In Book Two, ten years later, Natsuko—single, childless, now economically secure, and pushing forty—begins to consider having a child. There are two problems with this impulse: Natsuko finds sexual intercourse worse than distasteful. She tried it in her late teens, early twenties with a boyfriend, so coitus is out. Also Japanese society discourages single women from having artificial insemination. It exists, but it's for married couples who cannot have a child.
Natsuko is 29 in Book One; Makiko is 39; and Midoriko is 12 (and communicates with her mother and aunt only in writing; she'll talk to her friends but not to her mother). The girls grew up in Osaka in a cramped and gloomy apartment over an izakaya. One day when Natsuko came home from elementary school, her layabout father was gone and they never saw him again. They moved in with grandmother and mother worked a couple jobs and in a bar. Mom died when Natsuko, was 13 and two years later grandmother died. At the beginning of Breasts and Eggs Natsuko has been living in Tokyo, working in a bookstore to support herself with ambitions of being a writer. Makiko is a single mother working as a bar hostess having made an unfortunate and short-lived marriage.
The novel is worth reading for several reasons. Kawakami is able to covey Natsuko's daily life, family history and relationships, her friendships, and the—I guess—texture of her lived experience. We know who she is, what she wants, why she wants it. And we can understand why her sister could want improved breasts. The book also conveys a sharp picture of a contemporary Japanese life. This is what it is like to live as this aspiring woman in Japan today. Is Natsuko typical? Probably not. Is she representative? Probably not. Is she Japanese? Absolutely.

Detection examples
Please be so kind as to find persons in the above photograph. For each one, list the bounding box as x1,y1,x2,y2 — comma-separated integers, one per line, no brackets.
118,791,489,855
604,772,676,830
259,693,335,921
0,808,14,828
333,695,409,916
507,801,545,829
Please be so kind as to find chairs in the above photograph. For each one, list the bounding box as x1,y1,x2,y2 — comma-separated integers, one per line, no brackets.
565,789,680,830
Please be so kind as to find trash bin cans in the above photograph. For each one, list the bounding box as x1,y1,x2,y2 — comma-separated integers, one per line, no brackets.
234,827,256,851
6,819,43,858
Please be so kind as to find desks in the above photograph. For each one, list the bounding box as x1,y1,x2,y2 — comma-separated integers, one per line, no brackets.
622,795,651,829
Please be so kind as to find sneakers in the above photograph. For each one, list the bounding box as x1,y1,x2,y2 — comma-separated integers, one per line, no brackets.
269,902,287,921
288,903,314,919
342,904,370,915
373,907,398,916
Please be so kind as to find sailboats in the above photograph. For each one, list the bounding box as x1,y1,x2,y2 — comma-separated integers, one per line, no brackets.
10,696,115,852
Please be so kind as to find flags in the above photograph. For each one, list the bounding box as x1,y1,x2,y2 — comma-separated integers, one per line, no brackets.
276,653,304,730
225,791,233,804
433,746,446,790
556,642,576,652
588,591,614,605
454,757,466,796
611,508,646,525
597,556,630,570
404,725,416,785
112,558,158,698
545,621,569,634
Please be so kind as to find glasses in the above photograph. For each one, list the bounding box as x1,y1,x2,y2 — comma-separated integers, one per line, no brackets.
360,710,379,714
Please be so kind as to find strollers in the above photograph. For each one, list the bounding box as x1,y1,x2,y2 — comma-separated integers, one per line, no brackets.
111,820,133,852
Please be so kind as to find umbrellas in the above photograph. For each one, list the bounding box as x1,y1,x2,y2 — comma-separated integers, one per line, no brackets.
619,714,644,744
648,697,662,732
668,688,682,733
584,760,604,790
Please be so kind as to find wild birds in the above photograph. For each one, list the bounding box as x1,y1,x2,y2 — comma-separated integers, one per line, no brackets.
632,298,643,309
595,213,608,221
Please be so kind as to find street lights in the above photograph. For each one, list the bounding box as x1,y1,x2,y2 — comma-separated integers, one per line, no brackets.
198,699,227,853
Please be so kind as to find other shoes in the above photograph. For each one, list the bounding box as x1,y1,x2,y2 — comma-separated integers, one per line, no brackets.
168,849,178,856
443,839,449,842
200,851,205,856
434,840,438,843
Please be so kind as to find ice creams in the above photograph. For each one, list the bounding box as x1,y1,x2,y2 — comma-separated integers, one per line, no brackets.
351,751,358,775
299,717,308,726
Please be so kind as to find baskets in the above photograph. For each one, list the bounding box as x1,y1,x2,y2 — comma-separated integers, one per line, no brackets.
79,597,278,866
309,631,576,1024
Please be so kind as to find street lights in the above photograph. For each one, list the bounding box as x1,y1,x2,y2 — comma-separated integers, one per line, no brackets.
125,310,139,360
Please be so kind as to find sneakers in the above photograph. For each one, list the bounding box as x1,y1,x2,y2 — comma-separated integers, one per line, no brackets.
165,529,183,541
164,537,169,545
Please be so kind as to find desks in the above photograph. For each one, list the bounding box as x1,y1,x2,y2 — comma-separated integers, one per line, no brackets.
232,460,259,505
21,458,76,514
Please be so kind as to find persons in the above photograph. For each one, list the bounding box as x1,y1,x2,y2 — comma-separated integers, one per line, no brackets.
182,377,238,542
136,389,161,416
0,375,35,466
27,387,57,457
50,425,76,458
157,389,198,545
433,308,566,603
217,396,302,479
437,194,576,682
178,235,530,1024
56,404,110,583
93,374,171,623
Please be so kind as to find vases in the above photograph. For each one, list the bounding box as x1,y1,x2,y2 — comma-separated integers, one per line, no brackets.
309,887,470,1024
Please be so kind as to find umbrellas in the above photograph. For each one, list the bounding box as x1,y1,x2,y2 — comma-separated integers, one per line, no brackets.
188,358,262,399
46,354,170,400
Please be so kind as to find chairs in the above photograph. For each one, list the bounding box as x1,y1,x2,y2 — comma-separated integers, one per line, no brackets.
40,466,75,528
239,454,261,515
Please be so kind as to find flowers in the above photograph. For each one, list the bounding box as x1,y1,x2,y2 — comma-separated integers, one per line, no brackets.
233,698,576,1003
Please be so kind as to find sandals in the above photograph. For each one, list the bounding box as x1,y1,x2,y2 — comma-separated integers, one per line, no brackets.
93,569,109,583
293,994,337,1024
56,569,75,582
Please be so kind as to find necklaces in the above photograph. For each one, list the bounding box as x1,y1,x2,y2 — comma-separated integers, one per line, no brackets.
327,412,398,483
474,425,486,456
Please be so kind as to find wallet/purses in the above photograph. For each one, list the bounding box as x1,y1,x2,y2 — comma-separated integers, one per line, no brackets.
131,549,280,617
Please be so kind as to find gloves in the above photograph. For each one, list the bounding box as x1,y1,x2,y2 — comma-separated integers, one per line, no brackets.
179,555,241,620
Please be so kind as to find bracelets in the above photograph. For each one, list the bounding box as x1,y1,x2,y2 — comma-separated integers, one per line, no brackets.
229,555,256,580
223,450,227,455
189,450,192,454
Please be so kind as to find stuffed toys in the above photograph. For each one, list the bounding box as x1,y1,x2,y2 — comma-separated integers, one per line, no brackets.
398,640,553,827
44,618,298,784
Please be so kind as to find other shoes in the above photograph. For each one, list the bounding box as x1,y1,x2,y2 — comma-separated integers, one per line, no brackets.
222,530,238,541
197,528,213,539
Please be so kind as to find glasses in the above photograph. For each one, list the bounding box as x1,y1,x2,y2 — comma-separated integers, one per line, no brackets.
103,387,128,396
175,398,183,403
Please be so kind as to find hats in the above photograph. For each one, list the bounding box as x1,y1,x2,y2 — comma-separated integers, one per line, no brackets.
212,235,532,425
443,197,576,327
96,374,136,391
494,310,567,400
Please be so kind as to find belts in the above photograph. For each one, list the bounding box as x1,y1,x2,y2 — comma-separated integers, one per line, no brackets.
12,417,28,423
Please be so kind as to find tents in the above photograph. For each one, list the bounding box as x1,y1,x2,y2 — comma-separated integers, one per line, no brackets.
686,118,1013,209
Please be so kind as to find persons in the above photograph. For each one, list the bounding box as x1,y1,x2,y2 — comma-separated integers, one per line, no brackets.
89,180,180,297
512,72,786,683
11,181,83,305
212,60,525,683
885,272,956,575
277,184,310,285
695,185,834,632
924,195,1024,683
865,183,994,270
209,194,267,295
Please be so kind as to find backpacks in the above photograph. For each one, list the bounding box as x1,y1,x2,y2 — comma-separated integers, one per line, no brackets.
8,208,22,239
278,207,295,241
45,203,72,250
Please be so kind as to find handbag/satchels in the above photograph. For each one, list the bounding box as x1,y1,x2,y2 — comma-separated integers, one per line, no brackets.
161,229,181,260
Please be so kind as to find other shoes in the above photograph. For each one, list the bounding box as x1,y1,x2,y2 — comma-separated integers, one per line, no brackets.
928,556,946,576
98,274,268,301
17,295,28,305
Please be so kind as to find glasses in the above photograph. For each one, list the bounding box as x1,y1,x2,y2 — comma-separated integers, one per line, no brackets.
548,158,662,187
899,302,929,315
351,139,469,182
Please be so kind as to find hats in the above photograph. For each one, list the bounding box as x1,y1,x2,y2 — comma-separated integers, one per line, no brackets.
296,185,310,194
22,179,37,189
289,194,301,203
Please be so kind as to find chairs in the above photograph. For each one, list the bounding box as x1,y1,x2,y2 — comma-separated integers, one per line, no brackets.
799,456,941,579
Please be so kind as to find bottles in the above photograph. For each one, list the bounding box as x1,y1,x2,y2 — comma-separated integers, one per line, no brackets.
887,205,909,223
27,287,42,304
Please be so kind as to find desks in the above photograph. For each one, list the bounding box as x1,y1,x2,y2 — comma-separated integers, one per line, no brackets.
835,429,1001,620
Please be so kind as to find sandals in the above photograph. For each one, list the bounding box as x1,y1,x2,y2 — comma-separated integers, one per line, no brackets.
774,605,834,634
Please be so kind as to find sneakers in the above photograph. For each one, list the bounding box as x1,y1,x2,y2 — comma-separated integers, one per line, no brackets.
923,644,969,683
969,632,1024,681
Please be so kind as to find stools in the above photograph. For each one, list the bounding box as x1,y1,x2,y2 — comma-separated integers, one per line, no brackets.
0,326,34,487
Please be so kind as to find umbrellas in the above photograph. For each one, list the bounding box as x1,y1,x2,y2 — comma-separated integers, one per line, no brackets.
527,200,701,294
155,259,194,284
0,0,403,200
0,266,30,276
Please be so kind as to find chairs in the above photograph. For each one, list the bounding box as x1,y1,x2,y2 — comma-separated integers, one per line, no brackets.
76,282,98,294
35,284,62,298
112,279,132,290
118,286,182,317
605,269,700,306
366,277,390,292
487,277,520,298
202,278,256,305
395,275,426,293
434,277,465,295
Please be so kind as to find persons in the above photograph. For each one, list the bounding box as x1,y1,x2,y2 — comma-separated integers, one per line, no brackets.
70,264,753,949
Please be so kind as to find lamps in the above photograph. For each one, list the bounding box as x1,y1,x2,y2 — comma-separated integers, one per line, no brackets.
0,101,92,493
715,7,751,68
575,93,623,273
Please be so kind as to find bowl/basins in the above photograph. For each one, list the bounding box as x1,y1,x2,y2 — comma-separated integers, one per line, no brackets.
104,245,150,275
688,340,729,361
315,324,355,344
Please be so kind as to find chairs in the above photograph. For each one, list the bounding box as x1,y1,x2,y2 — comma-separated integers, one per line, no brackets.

* **Exercise goal**: State whether each of the following statements agrees with the passage about Breasts and Eggs above. Answer yes or no for each, quoting the deciding words of the passage. 1. Natsuko is 29 in Book One. 2. The girls grew up in Tokyo. 3. Makiko supports herself by working in a bookstore.

* **Problem solution**:
1. Yes: "Natsuko is 29 in Book One"
2. No: "The girls grew up in Osaka in a cramped and gloomy apartment over an izakaya."
3. No: "Makiko is a single mother working as a bar hostess"